Ele está prestes a se casar e passará a última semana livre com o seu melhor amigo, degustando vinhos na Costa Central da Califórnia.

No carro, o tom conveniente se esvai, estamos diante de homens que se conhecem há décadas e que dividem intimidades. Miles é um professor escolar que sonha em ser um escritor, no entanto, todos os seus livros foram rejeitados por editoras. Ele está à espera de uma resposta em relação ao seu último trabalho, que durou cerca de três anos para ser finalizado, mas não demonstra entusiasmo.

Miles é um poço de melancolia e insegurança; um sujeito que se considera tão vazio, fracassado e insignificante, que é incapaz até mesmo de se suicidar. Em algum período de sua vida, ele deve ter nutrido esperanças e idealizado um futuro compatível com suas aspirações, todavia, nunca recebeu um telefonema positivo e foi soterrado a ponto de olhar para si e sentir vergonha. Sua ex-esposa, por quem ainda nutria esperanças de reencontrar, representa mais uma página de dores e amargura em sua trajetória. Ao descobrir que ela se casou novamente, sua depressão é multiplicada. Miles se subestima, é uma vítima de um mundo cujo roteiro parece ter sido escrito em linhas tortas. Sua inteligência e cultura são notáveis, deveriam ter lhe garantido uma sorte melhor.

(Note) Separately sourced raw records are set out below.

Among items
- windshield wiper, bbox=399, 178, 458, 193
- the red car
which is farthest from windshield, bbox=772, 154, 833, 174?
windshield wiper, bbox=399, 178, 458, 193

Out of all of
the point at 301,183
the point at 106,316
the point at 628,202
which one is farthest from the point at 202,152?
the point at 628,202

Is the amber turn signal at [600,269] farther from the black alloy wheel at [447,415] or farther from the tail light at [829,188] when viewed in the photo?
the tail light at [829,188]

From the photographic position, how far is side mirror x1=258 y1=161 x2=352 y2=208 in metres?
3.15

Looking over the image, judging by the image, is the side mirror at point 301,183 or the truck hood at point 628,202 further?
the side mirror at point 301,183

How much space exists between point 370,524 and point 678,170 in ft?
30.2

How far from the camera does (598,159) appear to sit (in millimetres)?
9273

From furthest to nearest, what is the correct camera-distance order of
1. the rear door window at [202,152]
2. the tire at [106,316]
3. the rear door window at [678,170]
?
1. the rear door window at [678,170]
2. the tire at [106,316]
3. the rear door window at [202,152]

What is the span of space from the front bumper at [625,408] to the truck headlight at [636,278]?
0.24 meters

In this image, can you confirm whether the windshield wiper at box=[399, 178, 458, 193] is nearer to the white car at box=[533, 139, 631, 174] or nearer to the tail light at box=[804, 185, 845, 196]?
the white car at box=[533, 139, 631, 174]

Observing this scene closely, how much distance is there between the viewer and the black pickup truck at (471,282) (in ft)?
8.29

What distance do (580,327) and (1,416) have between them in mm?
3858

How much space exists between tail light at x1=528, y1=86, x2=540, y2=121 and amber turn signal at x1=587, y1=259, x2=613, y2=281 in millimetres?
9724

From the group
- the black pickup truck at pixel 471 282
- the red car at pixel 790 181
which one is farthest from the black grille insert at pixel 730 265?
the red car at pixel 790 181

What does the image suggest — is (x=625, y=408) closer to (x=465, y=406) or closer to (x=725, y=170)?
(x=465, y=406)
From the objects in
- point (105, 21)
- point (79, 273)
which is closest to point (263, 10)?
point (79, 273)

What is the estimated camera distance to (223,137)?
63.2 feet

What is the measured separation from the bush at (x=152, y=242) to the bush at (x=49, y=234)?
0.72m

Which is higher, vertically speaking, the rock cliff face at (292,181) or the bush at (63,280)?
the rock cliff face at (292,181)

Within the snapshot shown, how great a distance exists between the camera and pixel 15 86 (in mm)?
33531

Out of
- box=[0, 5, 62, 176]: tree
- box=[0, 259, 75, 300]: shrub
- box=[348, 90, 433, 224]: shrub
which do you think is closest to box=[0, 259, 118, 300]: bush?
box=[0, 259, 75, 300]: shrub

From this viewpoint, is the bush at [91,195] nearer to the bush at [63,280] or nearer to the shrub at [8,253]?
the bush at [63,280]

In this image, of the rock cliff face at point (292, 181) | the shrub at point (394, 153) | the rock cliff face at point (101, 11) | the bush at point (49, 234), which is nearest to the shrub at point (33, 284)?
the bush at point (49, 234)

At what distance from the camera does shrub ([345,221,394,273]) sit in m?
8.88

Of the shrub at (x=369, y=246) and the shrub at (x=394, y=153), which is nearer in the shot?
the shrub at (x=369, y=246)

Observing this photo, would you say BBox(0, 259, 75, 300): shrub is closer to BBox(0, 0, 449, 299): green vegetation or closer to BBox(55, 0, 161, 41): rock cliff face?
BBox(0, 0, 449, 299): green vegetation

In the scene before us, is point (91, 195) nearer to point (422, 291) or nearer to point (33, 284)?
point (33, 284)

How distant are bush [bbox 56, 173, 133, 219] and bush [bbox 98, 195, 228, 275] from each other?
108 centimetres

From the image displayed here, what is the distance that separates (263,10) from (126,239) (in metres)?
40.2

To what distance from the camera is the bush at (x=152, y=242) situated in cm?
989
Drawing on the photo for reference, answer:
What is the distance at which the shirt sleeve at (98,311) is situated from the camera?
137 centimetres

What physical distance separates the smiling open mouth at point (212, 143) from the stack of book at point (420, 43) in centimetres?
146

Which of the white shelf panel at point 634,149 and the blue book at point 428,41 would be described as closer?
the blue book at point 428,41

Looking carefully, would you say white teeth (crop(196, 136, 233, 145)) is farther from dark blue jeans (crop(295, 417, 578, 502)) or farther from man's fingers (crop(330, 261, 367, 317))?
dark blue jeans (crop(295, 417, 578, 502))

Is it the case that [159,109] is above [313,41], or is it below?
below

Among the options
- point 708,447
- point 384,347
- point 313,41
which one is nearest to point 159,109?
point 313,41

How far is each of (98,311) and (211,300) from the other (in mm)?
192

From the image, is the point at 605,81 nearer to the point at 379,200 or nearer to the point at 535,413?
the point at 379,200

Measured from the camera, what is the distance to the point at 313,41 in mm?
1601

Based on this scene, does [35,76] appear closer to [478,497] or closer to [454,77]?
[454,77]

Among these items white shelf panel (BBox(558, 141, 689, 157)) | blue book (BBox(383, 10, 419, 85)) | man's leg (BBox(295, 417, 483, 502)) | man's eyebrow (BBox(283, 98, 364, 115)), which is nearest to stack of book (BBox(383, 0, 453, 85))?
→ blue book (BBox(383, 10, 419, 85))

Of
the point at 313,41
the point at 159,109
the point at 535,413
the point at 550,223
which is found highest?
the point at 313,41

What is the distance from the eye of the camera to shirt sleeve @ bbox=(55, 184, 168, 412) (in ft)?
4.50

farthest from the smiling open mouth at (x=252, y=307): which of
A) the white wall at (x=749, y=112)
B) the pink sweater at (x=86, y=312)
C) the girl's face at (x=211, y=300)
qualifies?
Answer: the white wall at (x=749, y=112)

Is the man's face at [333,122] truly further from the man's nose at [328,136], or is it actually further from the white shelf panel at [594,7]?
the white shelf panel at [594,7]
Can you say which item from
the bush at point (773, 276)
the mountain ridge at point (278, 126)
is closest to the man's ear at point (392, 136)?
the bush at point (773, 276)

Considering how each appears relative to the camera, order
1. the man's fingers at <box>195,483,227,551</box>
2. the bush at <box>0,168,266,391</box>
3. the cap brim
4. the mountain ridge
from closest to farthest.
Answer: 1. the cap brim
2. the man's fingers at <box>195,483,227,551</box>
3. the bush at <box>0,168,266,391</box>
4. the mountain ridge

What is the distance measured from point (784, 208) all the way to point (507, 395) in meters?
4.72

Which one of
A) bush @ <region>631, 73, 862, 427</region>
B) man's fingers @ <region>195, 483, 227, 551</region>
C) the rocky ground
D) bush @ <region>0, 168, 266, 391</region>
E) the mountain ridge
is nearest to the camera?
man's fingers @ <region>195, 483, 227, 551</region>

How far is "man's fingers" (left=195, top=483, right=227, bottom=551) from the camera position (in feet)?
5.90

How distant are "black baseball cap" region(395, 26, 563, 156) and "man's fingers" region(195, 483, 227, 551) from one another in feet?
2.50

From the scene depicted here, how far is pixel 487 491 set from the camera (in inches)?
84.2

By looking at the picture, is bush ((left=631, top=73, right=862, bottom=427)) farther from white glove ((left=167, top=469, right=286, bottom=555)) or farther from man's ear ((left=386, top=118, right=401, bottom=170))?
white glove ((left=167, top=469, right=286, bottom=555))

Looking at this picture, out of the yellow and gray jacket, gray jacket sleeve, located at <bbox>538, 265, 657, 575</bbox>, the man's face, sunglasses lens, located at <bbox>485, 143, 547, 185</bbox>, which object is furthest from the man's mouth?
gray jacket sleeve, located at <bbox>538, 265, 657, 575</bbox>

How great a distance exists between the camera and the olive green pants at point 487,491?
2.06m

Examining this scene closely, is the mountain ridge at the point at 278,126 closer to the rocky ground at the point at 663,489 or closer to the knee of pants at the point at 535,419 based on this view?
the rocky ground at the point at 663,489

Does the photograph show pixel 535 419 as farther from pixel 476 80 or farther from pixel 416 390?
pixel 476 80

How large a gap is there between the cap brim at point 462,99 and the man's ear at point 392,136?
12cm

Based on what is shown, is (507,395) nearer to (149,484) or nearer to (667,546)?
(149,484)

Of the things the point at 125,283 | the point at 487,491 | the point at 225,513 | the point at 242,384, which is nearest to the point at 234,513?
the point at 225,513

O protagonista não é perfeito, o que fica nítido na cena em que “pega escondido” dinheiro de sua ingênua mãe e pelos breves relatos sobre o matrimônio. “Sideways” é um filme extremamente humano, que não julga seus personagens por “delitos” inerentes a nossa tempestuosa natureza.

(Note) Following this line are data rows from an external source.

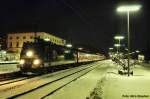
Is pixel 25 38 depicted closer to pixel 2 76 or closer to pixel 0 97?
pixel 2 76

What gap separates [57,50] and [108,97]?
21.0 m

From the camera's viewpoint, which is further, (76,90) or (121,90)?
(76,90)

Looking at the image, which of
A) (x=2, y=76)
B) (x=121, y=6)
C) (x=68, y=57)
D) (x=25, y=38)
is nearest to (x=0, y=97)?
(x=2, y=76)

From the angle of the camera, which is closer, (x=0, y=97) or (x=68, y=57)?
(x=0, y=97)

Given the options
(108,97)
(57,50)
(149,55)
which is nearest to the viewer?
(108,97)

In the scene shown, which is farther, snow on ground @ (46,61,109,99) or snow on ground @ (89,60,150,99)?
snow on ground @ (46,61,109,99)

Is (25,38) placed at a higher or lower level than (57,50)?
higher

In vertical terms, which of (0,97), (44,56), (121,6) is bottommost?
(0,97)

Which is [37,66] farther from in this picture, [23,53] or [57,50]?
[57,50]

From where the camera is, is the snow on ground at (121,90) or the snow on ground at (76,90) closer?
the snow on ground at (121,90)

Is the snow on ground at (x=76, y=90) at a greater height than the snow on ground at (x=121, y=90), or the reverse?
the snow on ground at (x=121, y=90)

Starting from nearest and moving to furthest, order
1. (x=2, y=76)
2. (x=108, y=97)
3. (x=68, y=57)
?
1. (x=108, y=97)
2. (x=2, y=76)
3. (x=68, y=57)

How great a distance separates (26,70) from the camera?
27.5 meters

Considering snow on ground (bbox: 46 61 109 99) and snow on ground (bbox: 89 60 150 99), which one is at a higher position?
snow on ground (bbox: 89 60 150 99)
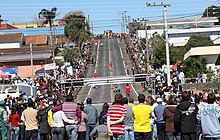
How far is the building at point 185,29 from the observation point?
12462 cm

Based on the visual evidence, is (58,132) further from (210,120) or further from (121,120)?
(210,120)

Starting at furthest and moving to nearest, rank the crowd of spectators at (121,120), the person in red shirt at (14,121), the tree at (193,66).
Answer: the tree at (193,66) → the person in red shirt at (14,121) → the crowd of spectators at (121,120)

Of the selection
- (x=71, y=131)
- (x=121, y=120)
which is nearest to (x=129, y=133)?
(x=121, y=120)

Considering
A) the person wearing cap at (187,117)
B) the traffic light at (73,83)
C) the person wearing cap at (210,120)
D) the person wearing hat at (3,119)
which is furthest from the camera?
the traffic light at (73,83)

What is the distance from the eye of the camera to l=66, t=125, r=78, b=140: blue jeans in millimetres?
15125

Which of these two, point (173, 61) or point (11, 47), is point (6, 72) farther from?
point (11, 47)

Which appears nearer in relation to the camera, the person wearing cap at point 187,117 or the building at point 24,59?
the person wearing cap at point 187,117

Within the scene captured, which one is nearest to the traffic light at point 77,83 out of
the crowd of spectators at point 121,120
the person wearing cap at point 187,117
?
the crowd of spectators at point 121,120

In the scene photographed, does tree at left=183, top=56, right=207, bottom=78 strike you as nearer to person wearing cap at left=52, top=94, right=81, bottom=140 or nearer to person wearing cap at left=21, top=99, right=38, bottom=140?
person wearing cap at left=21, top=99, right=38, bottom=140

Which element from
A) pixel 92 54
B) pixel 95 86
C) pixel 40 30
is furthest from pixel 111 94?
pixel 40 30

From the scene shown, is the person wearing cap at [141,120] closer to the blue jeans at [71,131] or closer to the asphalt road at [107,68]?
the blue jeans at [71,131]

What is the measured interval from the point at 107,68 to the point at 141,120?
76423mm

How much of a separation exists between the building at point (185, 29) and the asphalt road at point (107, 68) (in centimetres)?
948

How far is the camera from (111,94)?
62625mm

Ao sair para jantar com Jack e duas moças, uma delas, Maya, garçonete de seu restaurante favorito e profunda conhecedora de vinhos, ele mal consegue falar, balbucia, olha para os lados e responde automaticamente. Sua cabeça está na ex-esposa e Payne ressalta isso tirando, gradativamente, Miles do quadro – seu corpo está presente, sua alma não. A montagem intercala esse processo de afastamento com planos bem fechados do protagonista mergulhado em tons vermelhos – dor e paixão -, ligando para a antiga amada.

Esse é um exemplo da enorme amarra que o impede de viver o presente, entretanto, sua dificuldade de se comunicar vai além e é lindamente apresentada na sequência seguinte, em que os personagens vão a casa de Stephanie, par de Jack no fim de semana – depois falarei sobre o ator.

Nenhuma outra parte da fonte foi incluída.